No, it seems to me far more sensible to be zapped by a laser. I push to the back of my mind the vague misgivings that this is the same technology as the microwave and book an appointment for skin tightening with the anti ageing specialists at the Da Vinci Centre .
Einstein laid down the groundwork for lasers in 1917. His theories are completely beyond my comprehension, but I have a muddled notion, gleaned from science fiction novels, that they have something to do with speed, light and time. It seems rather appropriate or ironic, then, that the great man’s ideas should be used to turn back time for ageing women.
The laser, which in the most basic terms is a concentrated beam of light, has revolutionised the beauty industry with its ability to treat damaged and ageing skin without the down time.
As we age, elastin breaks down and we stop producing collagen. Collagen works hand-in-hand with elastin in supporting the body’s tissues and gives skin its strength, flexibility and resilience.
One of the ways to keep skin looking young is to stimulate collagen.
Here’s how the laser works:
The single-wavelength light energy on the laser targets fibroblasts in the dermis, which produce new collagen in response to the energy. Increased turnover of skin cells is also stimulated, helping to regenerate and replace damaged cells.

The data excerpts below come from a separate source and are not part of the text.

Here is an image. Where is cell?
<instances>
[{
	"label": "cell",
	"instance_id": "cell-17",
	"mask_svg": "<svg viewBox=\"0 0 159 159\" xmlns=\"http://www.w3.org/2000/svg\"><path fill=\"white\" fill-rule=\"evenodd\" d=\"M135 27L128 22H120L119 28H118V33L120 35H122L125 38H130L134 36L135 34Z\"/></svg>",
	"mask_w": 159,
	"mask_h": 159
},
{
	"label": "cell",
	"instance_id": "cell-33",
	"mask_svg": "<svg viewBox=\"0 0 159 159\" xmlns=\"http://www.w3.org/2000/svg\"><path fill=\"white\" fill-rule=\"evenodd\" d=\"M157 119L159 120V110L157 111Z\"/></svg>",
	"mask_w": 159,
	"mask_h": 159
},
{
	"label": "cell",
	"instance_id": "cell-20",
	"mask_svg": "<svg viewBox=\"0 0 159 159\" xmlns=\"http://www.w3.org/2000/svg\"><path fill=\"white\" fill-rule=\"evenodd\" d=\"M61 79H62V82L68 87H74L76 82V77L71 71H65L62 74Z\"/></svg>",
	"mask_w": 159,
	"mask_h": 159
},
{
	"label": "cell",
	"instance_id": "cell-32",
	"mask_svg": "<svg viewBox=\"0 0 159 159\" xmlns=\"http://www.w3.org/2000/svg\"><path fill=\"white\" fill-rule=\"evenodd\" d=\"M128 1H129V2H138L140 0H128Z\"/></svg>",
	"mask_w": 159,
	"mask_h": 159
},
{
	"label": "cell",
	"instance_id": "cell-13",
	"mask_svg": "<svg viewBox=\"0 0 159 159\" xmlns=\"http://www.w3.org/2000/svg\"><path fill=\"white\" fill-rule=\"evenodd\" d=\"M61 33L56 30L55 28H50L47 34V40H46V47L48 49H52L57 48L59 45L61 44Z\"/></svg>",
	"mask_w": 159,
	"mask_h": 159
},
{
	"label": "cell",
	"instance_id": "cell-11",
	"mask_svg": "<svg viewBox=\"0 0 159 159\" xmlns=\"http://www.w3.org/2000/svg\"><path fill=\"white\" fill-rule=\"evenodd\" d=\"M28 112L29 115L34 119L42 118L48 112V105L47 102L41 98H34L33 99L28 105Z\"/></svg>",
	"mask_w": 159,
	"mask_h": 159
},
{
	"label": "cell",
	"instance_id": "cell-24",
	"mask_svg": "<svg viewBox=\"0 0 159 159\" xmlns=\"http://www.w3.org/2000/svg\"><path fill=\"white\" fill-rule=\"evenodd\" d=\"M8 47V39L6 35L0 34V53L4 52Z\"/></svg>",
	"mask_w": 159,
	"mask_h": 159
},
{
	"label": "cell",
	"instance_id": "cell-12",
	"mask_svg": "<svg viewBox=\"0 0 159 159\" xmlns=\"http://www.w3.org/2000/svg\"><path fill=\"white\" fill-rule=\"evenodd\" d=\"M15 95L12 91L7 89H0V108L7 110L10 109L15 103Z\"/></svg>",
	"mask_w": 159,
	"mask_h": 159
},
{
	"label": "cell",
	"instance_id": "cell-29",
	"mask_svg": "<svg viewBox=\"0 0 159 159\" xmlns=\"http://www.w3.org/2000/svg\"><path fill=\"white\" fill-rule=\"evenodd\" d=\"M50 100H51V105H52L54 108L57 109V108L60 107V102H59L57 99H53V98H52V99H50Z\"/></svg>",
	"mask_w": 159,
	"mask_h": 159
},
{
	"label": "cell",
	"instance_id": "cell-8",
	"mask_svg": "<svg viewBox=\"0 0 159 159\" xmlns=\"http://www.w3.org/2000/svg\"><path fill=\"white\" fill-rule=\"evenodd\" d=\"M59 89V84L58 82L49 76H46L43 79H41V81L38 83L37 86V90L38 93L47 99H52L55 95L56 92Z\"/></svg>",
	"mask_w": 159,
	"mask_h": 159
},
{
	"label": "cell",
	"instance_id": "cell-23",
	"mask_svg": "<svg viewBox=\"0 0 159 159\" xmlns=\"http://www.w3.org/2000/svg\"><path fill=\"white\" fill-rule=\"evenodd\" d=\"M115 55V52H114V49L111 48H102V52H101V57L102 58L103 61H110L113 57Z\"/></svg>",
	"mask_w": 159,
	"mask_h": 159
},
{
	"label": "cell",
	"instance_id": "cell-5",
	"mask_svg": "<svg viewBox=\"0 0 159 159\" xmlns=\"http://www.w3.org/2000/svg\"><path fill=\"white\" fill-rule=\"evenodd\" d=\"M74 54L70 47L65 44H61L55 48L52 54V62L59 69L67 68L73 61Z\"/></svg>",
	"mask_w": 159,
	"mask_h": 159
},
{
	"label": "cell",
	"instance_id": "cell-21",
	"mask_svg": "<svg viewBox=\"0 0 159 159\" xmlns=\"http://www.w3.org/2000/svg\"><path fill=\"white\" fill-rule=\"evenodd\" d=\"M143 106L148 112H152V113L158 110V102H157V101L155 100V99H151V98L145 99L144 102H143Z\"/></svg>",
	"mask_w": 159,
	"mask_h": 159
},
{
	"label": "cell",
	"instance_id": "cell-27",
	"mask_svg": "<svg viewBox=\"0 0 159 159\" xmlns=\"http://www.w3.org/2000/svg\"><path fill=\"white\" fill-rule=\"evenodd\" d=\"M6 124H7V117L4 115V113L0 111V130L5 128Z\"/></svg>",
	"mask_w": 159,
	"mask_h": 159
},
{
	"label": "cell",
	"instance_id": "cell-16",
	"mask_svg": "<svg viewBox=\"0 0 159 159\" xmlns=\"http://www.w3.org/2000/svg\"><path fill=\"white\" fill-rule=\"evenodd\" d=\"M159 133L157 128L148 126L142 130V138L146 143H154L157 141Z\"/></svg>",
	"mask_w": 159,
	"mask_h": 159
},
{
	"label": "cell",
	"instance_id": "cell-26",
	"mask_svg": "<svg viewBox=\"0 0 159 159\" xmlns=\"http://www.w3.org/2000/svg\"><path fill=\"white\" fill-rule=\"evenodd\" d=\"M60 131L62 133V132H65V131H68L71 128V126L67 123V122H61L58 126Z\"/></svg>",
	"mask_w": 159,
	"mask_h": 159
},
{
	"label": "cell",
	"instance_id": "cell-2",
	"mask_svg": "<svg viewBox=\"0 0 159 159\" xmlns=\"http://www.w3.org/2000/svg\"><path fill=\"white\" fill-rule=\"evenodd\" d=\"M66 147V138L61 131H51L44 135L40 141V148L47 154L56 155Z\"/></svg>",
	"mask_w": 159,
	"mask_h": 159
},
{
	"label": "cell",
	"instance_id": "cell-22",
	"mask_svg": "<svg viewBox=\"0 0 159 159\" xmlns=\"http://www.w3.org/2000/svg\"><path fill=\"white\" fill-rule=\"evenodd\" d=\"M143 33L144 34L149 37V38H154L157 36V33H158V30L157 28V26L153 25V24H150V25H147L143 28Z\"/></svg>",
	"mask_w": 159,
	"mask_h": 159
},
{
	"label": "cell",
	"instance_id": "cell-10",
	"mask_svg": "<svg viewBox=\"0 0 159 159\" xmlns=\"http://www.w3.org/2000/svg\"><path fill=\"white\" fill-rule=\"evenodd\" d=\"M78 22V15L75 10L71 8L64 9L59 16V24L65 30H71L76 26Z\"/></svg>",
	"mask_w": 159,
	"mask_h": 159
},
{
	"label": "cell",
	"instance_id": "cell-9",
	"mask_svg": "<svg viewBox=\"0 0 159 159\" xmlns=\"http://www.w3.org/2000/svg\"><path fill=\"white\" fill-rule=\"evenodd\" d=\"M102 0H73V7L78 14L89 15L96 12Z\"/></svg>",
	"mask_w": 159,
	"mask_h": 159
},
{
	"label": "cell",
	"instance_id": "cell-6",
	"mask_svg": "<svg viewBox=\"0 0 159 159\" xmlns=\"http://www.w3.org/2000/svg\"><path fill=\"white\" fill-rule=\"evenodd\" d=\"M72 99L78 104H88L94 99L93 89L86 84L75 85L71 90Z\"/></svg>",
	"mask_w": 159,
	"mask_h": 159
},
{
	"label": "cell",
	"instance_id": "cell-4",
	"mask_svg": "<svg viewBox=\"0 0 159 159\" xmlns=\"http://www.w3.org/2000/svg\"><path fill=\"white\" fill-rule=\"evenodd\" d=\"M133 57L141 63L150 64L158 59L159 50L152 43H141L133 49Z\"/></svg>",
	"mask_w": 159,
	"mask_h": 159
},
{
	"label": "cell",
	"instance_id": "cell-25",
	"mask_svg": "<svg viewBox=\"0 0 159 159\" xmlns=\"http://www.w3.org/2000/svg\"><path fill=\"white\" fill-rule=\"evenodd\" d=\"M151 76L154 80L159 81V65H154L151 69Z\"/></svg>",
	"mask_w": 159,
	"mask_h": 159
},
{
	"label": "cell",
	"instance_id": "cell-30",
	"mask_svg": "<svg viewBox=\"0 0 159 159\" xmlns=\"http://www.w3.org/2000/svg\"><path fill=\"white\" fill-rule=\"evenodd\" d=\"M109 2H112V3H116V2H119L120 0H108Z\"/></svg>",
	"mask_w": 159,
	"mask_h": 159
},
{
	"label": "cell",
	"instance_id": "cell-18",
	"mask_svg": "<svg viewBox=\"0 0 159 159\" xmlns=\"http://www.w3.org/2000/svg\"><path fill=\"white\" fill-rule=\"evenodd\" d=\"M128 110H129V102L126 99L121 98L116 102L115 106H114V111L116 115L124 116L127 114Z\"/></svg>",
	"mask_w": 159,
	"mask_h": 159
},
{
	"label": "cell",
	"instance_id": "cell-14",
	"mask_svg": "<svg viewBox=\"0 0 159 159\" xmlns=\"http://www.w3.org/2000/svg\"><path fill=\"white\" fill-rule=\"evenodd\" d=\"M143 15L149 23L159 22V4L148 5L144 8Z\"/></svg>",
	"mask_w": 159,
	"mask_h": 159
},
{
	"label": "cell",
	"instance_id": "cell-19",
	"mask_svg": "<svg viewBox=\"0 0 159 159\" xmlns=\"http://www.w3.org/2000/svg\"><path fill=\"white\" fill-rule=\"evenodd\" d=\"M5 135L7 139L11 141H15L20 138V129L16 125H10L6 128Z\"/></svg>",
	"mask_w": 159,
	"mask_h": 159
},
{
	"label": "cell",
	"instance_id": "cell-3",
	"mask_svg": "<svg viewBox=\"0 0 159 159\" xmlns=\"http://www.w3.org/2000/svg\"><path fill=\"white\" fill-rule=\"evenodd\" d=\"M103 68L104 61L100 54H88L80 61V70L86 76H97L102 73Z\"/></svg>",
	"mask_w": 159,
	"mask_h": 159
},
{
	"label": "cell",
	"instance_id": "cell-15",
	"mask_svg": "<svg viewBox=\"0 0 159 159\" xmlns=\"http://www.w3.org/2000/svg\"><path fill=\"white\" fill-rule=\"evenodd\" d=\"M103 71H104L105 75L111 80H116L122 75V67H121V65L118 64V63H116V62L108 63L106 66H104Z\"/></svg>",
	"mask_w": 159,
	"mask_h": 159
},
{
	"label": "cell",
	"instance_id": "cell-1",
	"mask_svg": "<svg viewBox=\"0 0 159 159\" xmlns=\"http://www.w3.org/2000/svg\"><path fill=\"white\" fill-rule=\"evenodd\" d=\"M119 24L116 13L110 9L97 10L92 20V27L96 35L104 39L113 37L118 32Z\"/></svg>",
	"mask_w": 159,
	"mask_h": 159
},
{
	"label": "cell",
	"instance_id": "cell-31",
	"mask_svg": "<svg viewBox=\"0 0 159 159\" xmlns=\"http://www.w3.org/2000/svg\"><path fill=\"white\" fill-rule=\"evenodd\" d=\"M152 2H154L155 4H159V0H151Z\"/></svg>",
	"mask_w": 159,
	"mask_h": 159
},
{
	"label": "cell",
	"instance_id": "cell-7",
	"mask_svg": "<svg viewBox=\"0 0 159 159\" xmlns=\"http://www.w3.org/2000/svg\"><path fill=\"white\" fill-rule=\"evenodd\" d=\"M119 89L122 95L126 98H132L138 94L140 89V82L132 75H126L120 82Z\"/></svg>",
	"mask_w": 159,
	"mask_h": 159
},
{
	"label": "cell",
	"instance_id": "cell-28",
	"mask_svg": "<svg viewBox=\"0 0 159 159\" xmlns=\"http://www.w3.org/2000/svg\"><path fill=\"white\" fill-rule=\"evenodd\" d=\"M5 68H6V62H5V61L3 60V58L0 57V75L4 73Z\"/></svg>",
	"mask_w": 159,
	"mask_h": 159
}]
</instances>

The Da Vinci Centre offers a skin-tightening treatment using a Candela laser. Candela has a long history in the beauty industry for being a pioneer and innovator in the use of lasers
Keri Goldinger, laser therapist at the Da Vinci Centre, tells me what she will be doing. “For skin-tightening, you make three passes over the areas you are targeting using a type of painting movement. The laser does not touch the skin.”
The single-wavelength light works by heating the skin, and Keri explains that they have found that heating to 40 degrees stimulates the collagen. As she does each area, she continually checks with a computerised gauge to see whether the correct temperature has been achieved.
I am getting my face, neck and chest area treated, and Keri says that the whole session will probably take at least two hours.
The less ares you get done the less time.
I am given goggles to wear, and she starts making sweeping motions over my forehead. It is not an unpleasant sensation, and Keri tells me each time when the temperature of 40 has been reached. As the session continues, I begin to anticipate the correct temperature as I feel my skin heating, almost like being in the sun. She continues around the sides of my face, around the chin area and the folds between the mouth and chin. Coming to the neck and chest area takes longer as my skin stubbornly refuses to heat to the correct degree. This surprises Keri because she says this area is usually quicker since the skin is thinner.
Apart from occasional heat, I feel no ill effects.
Keri tells me that for the best results you need at least four to six treatments spaced about two weeks apart, but people usually notice a difference after even one.
The best thing about laser is that it is cumulative; in about 28 days when my new collagen starts to arrive, I have great hopes that a butterfly will emerge.
Keri also says that if you have the full treatment, the results can last for a number of years with just the occasional top-up treatment.
Laser can also be used on other parts of the body, for instance, the tops of the arms, to tighten loose skin.
The whole treatment does take at least two hours.
Afterwards, as Keri applies cooling compresses to my skin, she explains about after-care. I might have redness later or feel heat in my skin, but actually neither happens. I am to drink lots of water and keep my skin hydrated, stay out of the sun that day and not do anything that requires exertion to avoid further heating up the skin.
She also reiterates her mantra about using a sunblock with SPF higher than 30 at all times since the sun destroys collagen and will spoil the work that has been done.
My skin does feel tighter, looks fresher, and surprisingly, the place where everyone notices the most improvement is the neck and chest area, which had been the most stubborn areas for Keri.
The results were extremely encouraging, considering that this was just one session, and who knows whether I will continue with another few … and maybe get closer on the outside with that thirty-something inside.